The double standard in the US-Israel relations was revealed in 2015, when PM Netanyahu addressed the joint session of the US Congress. He presented Israel’s security concerns over the impending Iran nuclear deal. There was nothing partisan about his speech and he sought to clarify to the Obama administration that the known parameters of the nuclear deal will not deter Iran from becoming a nuclear threshold state. Netanyahu was condemned in the US media and by many Democrats in Congress as interfering in US affairs. Conversely, the Biden administration is warning Israel about Netanyahu’s coalition partners, which is indeed a direct interference in Israeli domestic affairs, and of a democratically elected government. While the nuclear deal with Iran directly and dangerously impacted on Israel, the US telling Israel’s PM that he should reconsider his coalition partners doesn’t have any bearing on US interests.
And this is not the first time a US administration laid a “heavy hand” on Israel, seeking to manipulate and exact concessions from the Jewish state, while treading gently with its Arab and Palestinian adversaries. President Obama’s Secretary of State John Kerry called for “reassessment” of the US-Israeli relations following the breakdown of the negotiations he conducted in 2014. Similarly, President Bush Sr., held up loan guarantees to Israel and demanded that the Itzhak Shamir’s Likud government stop construction in Judea and Samaria, and join a peace conference with the Palestinians. Israel needed the loan guarantees to absorb over a million Jews from the former Soviet Union. During that spat with Israel, Bush Sr. declared “I heard today there was something like 1000 lobbyists on the Hill working on the other side of the question. We have got one lonely guy down here doing it.”
Judea and Samaria, also known at the West Bank, was the historical heart of biblical Israel.

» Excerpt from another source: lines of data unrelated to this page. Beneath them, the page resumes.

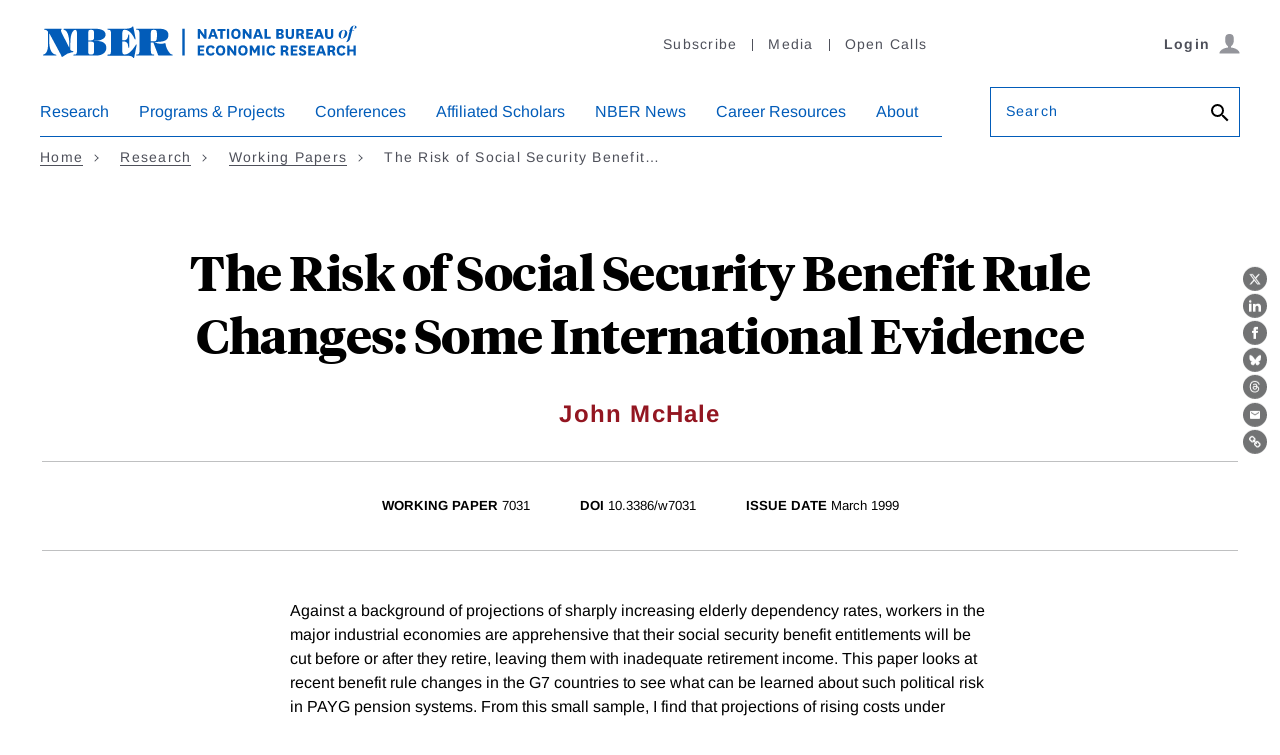

--- FILE ---
content_type: text/html; charset=UTF-8
request_url: https://www.nber.org/api/v1/auth/63355
body_size: -1081
content:
<div class="gate-band">
  <div class="gate-band__inner">
        <div class="gate-band__links">
                    <a href="https://www.nber.org/system/files/working_papers/w7031/w7031.pdf" class="btn btn--primary btn--black" aria-label="Download the PDF for The Risk of Social Security Benefit Rule Changes:  Some International Evidence">Download a PDF</a>
          </div>
          <a href="/subscribe">Information on access</a>
      </div>
</div>
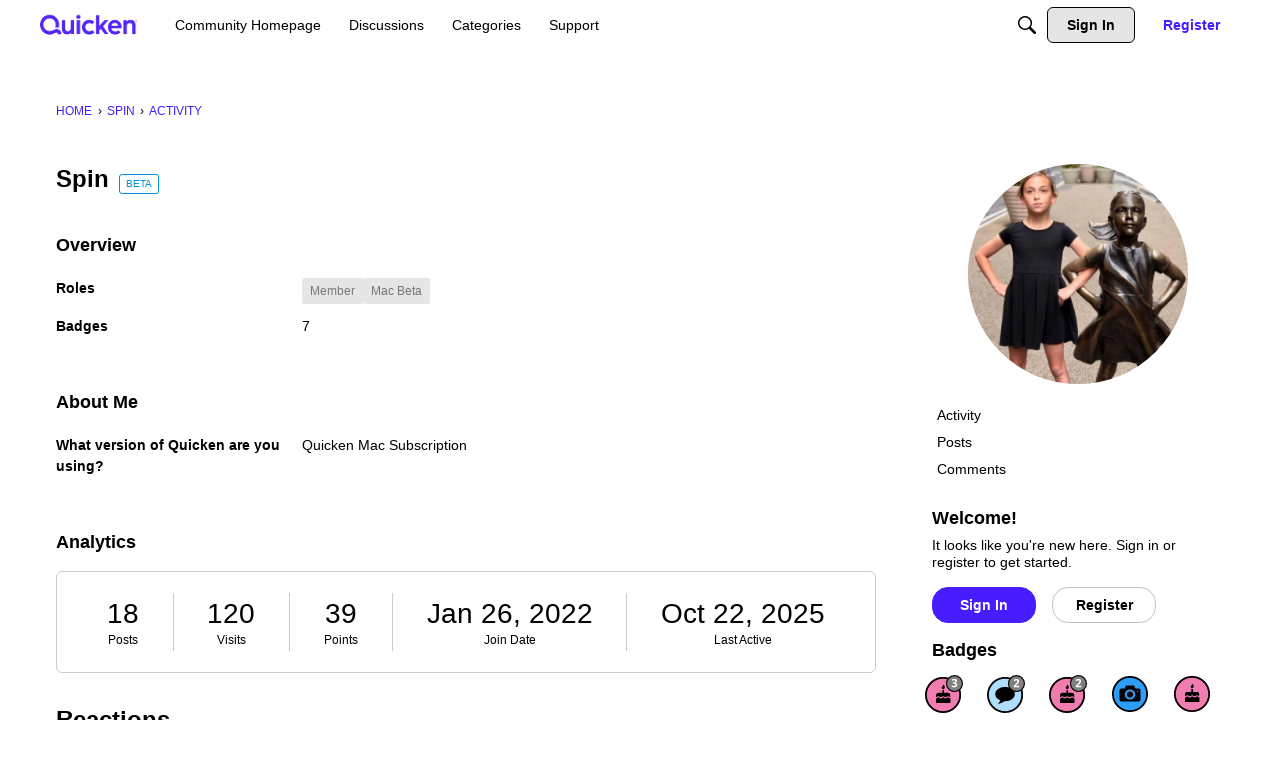

--- FILE ---
content_type: application/x-javascript
request_url: https://community.quicken.com/dist/v2/forum/chunks/addons/dashboard/MembersSearchDomain.D3boEwYU.min.js
body_size: -123
content:
const __vite__mapDeps=(i,m=__vite__mapDeps,d=(m.f||(m.f=["../theme-foundation/forum.C3DnEfh2.css"])))=>i.map(i=>d[i]);
import{S as e,_ as o}from"../../../entries/forum.C2vR0xp3.min.js";const _=new e("members",()=>o(()=>import("./MembersSearchDomain.loadable.wCTHSMbq.min.js"),__vite__mapDeps([0]),import.meta.url));export{_ as M};


--- FILE ---
content_type: application/x-javascript
request_url: https://community.quicken.com/dist/v2/forum/chunks/addons/badges/Badge.variables.B_YPlb00.min.js
body_size: -204
content:
import"../../../vendor/vendor/react-core.c73_GU-I.min.js";import{f as a,bJ as e,bK as i}from"../../../entries/forum.C2vR0xp3.min.js";const r=a(()=>e("badges",new i({"sizing.width":"profile.badges.size.width"})));export{r as b};


--- FILE ---
content_type: image/svg+xml
request_url: https://badges.v-cdn.net/svg/address-book.svg
body_size: 589
content:
<svg viewBox="0 0 40 40" xmlns="http://www.w3.org/2000/svg"><g fill="none" fill-rule="evenodd"><g transform="translate(1.95 1.95)"><circle fill="#B276B2" cx="18.05" cy="18.05" r="18.05"/><g fill="#000"><path d="M26.405 23h-.697v4.125h.697c.527 0 .955-.447.955-.998v-2.129c0-.551-.428-.998-.955-.998zm0-6.875h-.697v4.125h.697c.527 0 .955-.447.955-.998v-2.129c0-.551-.428-.998-.955-.998zm0-7.15h-.697V13.1h.697c.527 0 .955-.447.955-.998V9.973c0-.551-.428-.998-.955-.998zM8.983 9.49h1.248v-.648c0-.14.016-.275.045-.407H8.983c-.344 0-.623.236-.623.527 0 .291.279.528.623.528zm-.077 3.047h1.093v-1.055H8.906a.537.537 0 0 0-.546.527c0 .292.244.528.546.528zm0 3.011h1.093v-1.055H8.906a.537.537 0 0 0-.546.528c0 .291.244.527.546.527zm0 3.047h1.093v-1.09H8.906a.545.545 0 1 0 0 1.09zm0 3.012h1.093v-1.055H8.906a.537.537 0 0 0-.546.527c0 .291.244.528.546.528zm0 3.011h1.093v-1.055H8.906a.537.537 0 0 0-.546.528c0 .29.244.527.546.527zm1.336 1.957H8.986c-.346 0-.626.246-.626.55 0 .304.28.55.626.55h1.302a2.001 2.001 0 0 1-.046-.424v-.676zM22.519 18.951c0 .83-.337 1.33-.619 1.603a1.935 1.935 0 0 1-1.354.536c-.8 0-1.444-.44-1.68-1.083-.344.205-.748.324-1.18.324a2.293 2.293 0 0 1-2.299-2.281 2.293 2.293 0 0 1 2.3-2.281c.438 0 .848.123 1.197.335a.606.606 0 0 1 1.102.352v3c0 .333.366.42.56.42.178 0 .758-.066.758-.925v-.901c0-1.873-1.543-3.397-3.438-3.397-1.896 0-3.439 1.524-3.439 3.397 0 1.873 1.543 3.397 3.439 3.397a.607.607 0 1 1 0 1.214c-2.566 0-4.653-2.069-4.653-4.611s2.087-4.61 4.653-4.61c2.565 0 4.653 2.068 4.653 4.61v.901zM23.856 7.6h-11.98c-.848 0-1.298.763-1.298 1.296l.026 18.565c0 .43.373 1.039 1.272 1.039h11.98c.716 0 1.297-.58 1.297-1.296V8.896c0-.716-.58-1.296-1.297-1.296z" fill-rule="nonzero"/><path d="M17.722 16.95c-.607 0-1.101.493-1.101 1.1a1.102 1.102 0 0 0 2.203 0c0-.607-.494-1.1-1.102-1.1"/></g></g><path d="M20 39C9.507 39 1 30.493 1 20S9.507 1 20 1s19 8.507 19 19-8.507 19-19 19zm0-1.9c9.444 0 17.1-7.656 17.1-17.1 0-9.444-7.656-17.1-17.1-17.1-9.444 0-17.1 7.656-17.1 17.1 0 9.444 7.656 17.1 17.1 17.1z" fill="#000" fill-rule="nonzero"/></g></svg>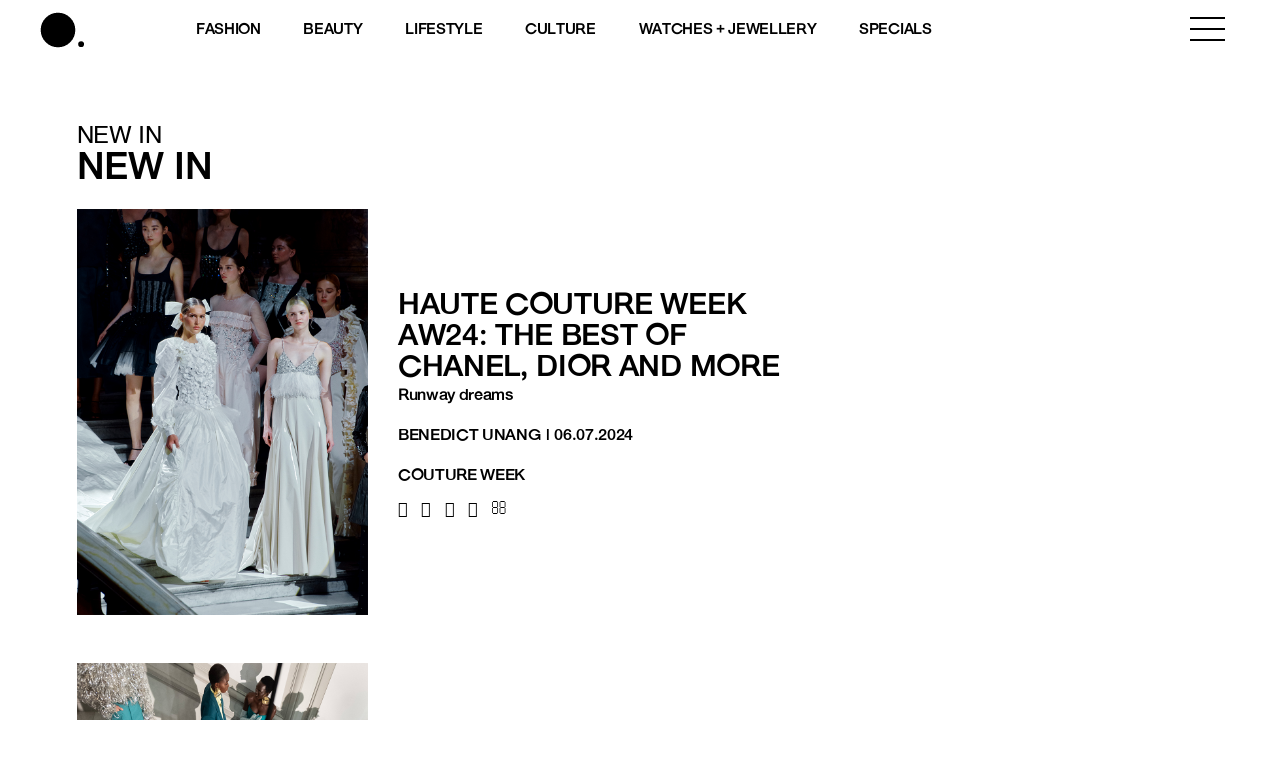

--- FILE ---
content_type: text/html; charset=utf-8
request_url: https://www.google.com/recaptcha/api2/aframe
body_size: 165
content:
<!DOCTYPE HTML><html><head><meta http-equiv="content-type" content="text/html; charset=UTF-8"></head><body><script nonce="b_J5luNHlCCd2Ww9bY609w">/** Anti-fraud and anti-abuse applications only. See google.com/recaptcha */ try{var clients={'sodar':'https://pagead2.googlesyndication.com/pagead/sodar?'};window.addEventListener("message",function(a){try{if(a.source===window.parent){var b=JSON.parse(a.data);var c=clients[b['id']];if(c){var d=document.createElement('img');d.src=c+b['params']+'&rc='+(localStorage.getItem("rc::a")?sessionStorage.getItem("rc::b"):"");window.document.body.appendChild(d);sessionStorage.setItem("rc::e",parseInt(sessionStorage.getItem("rc::e")||0)+1);localStorage.setItem("rc::h",'1768903929303');}}}catch(b){}});window.parent.postMessage("_grecaptcha_ready", "*");}catch(b){}</script></body></html>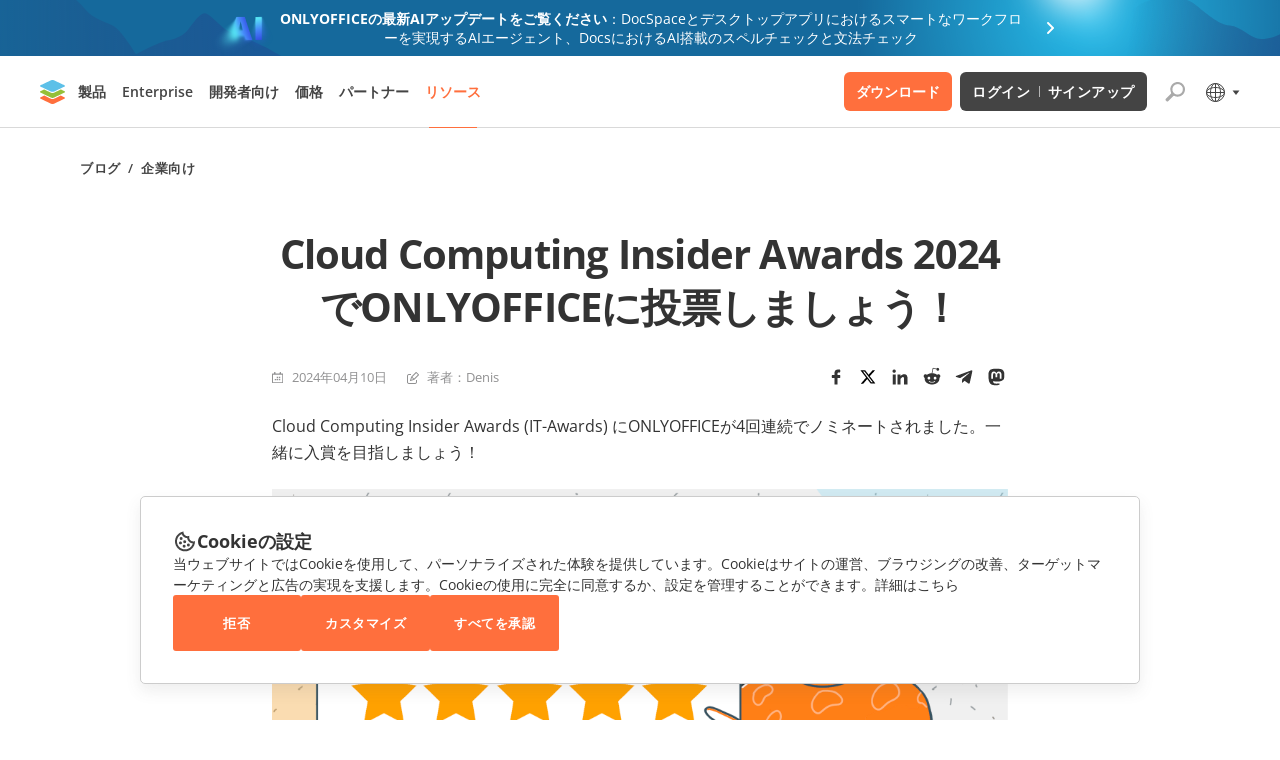

--- FILE ---
content_type: application/javascript; charset=UTF-8
request_url: https://www.onlyoffice.com/blog/_next/static/VkofJoctSB_MT0XJAi--B/_buildManifest.js
body_size: 560
content:
self.__BUILD_MANIFEST=function(s,e,c,t,a,r,u,i,n,h,f,l){return{__rewrites:{afterFiles:[],beforeFiles:[],fallback:[]},__routerFilterStatic:{numItems:0,errorRate:1e-4,numBits:0,numHashes:null,bitArray:[]},__routerFilterDynamic:{numItems:n,errorRate:1e-4,numBits:n,numHashes:null,bitArray:[]},"/":[s,e,r,c,t,u,a,i,"static/chunks/pages/index-f1afb89413ecc74e.js"],"/404":[s,e,c,t,a,"static/chunks/pages/404-0aff2bbc8257e1a5.js"],"/_error":["static/chunks/pages/_error-fb94b26f584cd6d0.js"],"/author/[slug]":[s,e,r,c,t,u,a,i,"static/chunks/pages/author/[slug]-68cfa3a1539dd275.js"],"/category/[slug]":[s,e,r,c,t,u,a,i,"static/chunks/pages/category/[slug]-b8d05ef6992a636d.js"],"/onlyoffice-in-the-press":[s,e,r,c,t,u,a,i,l,"static/chunks/pages/onlyoffice-in-the-press-301ae42a2ce54aa5.js"],"/search":[s,e,r,c,t,u,a,i,l,"static/chunks/pages/search-ba693ffb68f458d4.js"],"/tag/[slug]":[s,e,r,c,t,u,a,i,"static/chunks/pages/tag/[slug]-cf8ea5ae82c65e0b.js"],"/[...post]":[s,e,r,c,t,u,"static/chunks/37-2ca91a8a32ab0353.js",a,"static/chunks/pages/[...post]-39ffa7e3b701c52b.js"],sortedPages:["/","/404","/_app","/_error","/author/[slug]","/category/[slug]","/onlyoffice-in-the-press","/search","/tag/[slug]","/[...post]"]}}("static/chunks/14cb5397-a82232bee83807d4.js","static/chunks/293af0b6-c67a17ad777d3fb7.js","static/css/1b84a579576be4da.css","static/chunks/195-cd40b706917ece44.js","static/chunks/204-51f5f8910cb91e73.js","static/chunks/98309536-6c3f46dcf7a68d5f.js","static/chunks/781-4dd406b7b51f7edb.js","static/chunks/518-6e715997ccea6ff3.js",0,1e-4,null,"static/chunks/805-fdc2a4355cc37566.js"),self.__BUILD_MANIFEST_CB&&self.__BUILD_MANIFEST_CB();

--- FILE ---
content_type: image/svg+xml
request_url: https://www.onlyoffice.com/blog/_next/static/media/note.40b4d755.svg
body_size: 737
content:
<svg width="98" height="22" viewBox="0 0 98 22" fill="none" xmlns="http://www.w3.org/2000/svg">
<g clip-path="url(#clip0_1_3)">
<path d="M60.3377 0.0205078H65.3607V5.41256H70.5272V10.128H65.3607V15.7251H60.3377V10.128H55.1711V5.41256H60.3377V0.0205078Z" fill="black"/>
<path fill-rule="evenodd" clip-rule="evenodd" d="M27.8419 11.5017C27.8419 6.15065 32.1678 1.8042 37.4778 1.8042C42.7879 1.8042 47.1138 6.15065 47.1138 11.5017C47.1138 16.8527 42.7879 21.1992 37.4778 21.1992C32.1678 21.1992 27.8419 16.8527 27.8419 11.5017ZM32.4343 11.4812C32.4343 14.29 34.6896 16.5657 37.4778 16.5657C40.2661 16.5657 42.5214 14.3105 42.5214 11.4812C42.5214 8.67241 40.2661 6.39667 37.4778 6.39667C34.6896 6.39667 32.4343 8.67241 32.4343 11.4812Z" fill="black"/>
<path d="M4.87829 1.90517C7.57364 1.85514 10.3765 1.80312 12.6293 1.86569C17.5908 1.98871 19.4565 4.14143 19.5385 9.49247C19.6 12.5063 19.5385 21.1582 19.5385 21.1582H14.167C14.167 17.9452 14.1743 15.8712 14.1797 14.3661C14.187 12.3278 14.1905 11.332 14.167 9.96402C14.1054 7.87281 13.5109 6.8682 11.8912 6.68368C10.169 6.47866 5.39206 6.64268 5.39206 6.64268V21.1582H0.0205078V1.9682C1.48206 1.9682 3.15828 1.93709 4.87829 1.90517Z" fill="black"/>
<path fill-rule="evenodd" clip-rule="evenodd" d="M97.877 11.5017C97.877 6.15065 93.5511 1.8042 88.241 1.8042C82.931 1.8042 78.605 6.15065 78.605 11.5017C78.605 14.6385 80.0402 17.3243 82.2749 19.108C83.8331 20.3381 86.0063 21.1992 88.9176 21.1992C90.3322 21.1992 94.0021 20.8096 96.6469 17.8778L94.4736 14.9665C93.5511 15.7866 91.2343 16.9347 89.3891 16.9347C87.0519 16.9347 85.6373 16.4837 84.6122 15.5201C83.9766 14.946 83.5255 14.0645 83.3205 12.9778H97.7335C97.8155 12.4858 97.877 12.0142 97.877 11.5017ZM83.3615 9.73851C83.8946 7.46278 85.4937 5.78161 88.2205 5.78161C91.0703 5.78161 92.567 7.58579 93.059 9.73851H83.3615Z" fill="black"/>
</g>
<defs>
<clipPath id="clip0_1_3">
<rect width="98" height="22" fill="white"/>
</clipPath>
</defs>
</svg>
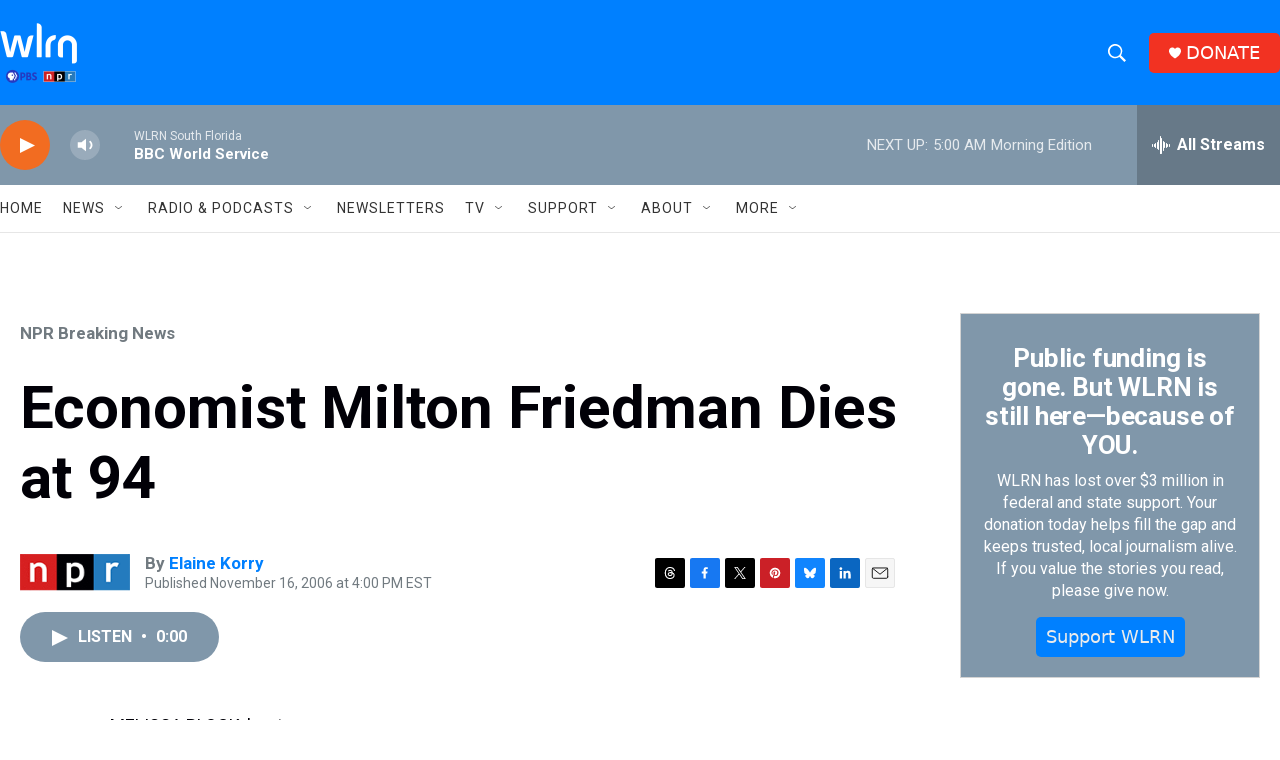

--- FILE ---
content_type: text/html; charset=utf-8
request_url: https://www.google.com/recaptcha/api2/aframe
body_size: 269
content:
<!DOCTYPE HTML><html><head><meta http-equiv="content-type" content="text/html; charset=UTF-8"></head><body><script nonce="3yYPk9p_zUnSHKWRsFc4JA">/** Anti-fraud and anti-abuse applications only. See google.com/recaptcha */ try{var clients={'sodar':'https://pagead2.googlesyndication.com/pagead/sodar?'};window.addEventListener("message",function(a){try{if(a.source===window.parent){var b=JSON.parse(a.data);var c=clients[b['id']];if(c){var d=document.createElement('img');d.src=c+b['params']+'&rc='+(localStorage.getItem("rc::a")?sessionStorage.getItem("rc::b"):"");window.document.body.appendChild(d);sessionStorage.setItem("rc::e",parseInt(sessionStorage.getItem("rc::e")||0)+1);localStorage.setItem("rc::h",'1768813008753');}}}catch(b){}});window.parent.postMessage("_grecaptcha_ready", "*");}catch(b){}</script></body></html>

Following the Six Day War of 1967, the UN Security Council Resolution 242 never prohibited Jewish settlement there. It was confirmed by the late Professor Eugene Rostow who served as dean of the Yale University Law School, and as President Lyndon Johnson’s Undersecretary of State for Political Affairs, and dealt with the drafting of UNSC Resolution 242, wrote in a NYT opinion piece in 1991, that “Israel has an unassailable legal right to establish settlements in the West Bank. The West Bank is part of the British Mandate in Palestine which included Israel, Jordan, as well as certain other territories not yet generally recognized as belonging to either country. While Jewish settlement east of the Jordan River was suspended in 1922, such settlement remains legal in the West Bank.”
Perhaps the most famous “reassessment,” was done by President Ford and his Secretary of State Henry Kissinger in 1975. Kissinger fell in love with Egypt’s President Anwar Sadat, and pressured Israel to make territorial concessions to Egypt, which at the time appeared detrimental to Israeli security. Kissinger ordered a halt to Israel’s request for arms until they complied with his plans. Israel had to make unilateral concessions to satisfy Kissinger.
Making premature judgement on Netanyahu’s coalition government before it has begun to function is patently unfair. Secretary of State Antony Blinken was right when he said that the “Biden administration will judge the next coalition based on its policies rather than the personalities of those who make up what is being described as the most right-wing cabinet in Israeli history.” Blinken is correct but his administration should respect the choice of the Israeli people without labels, and negative characterizations.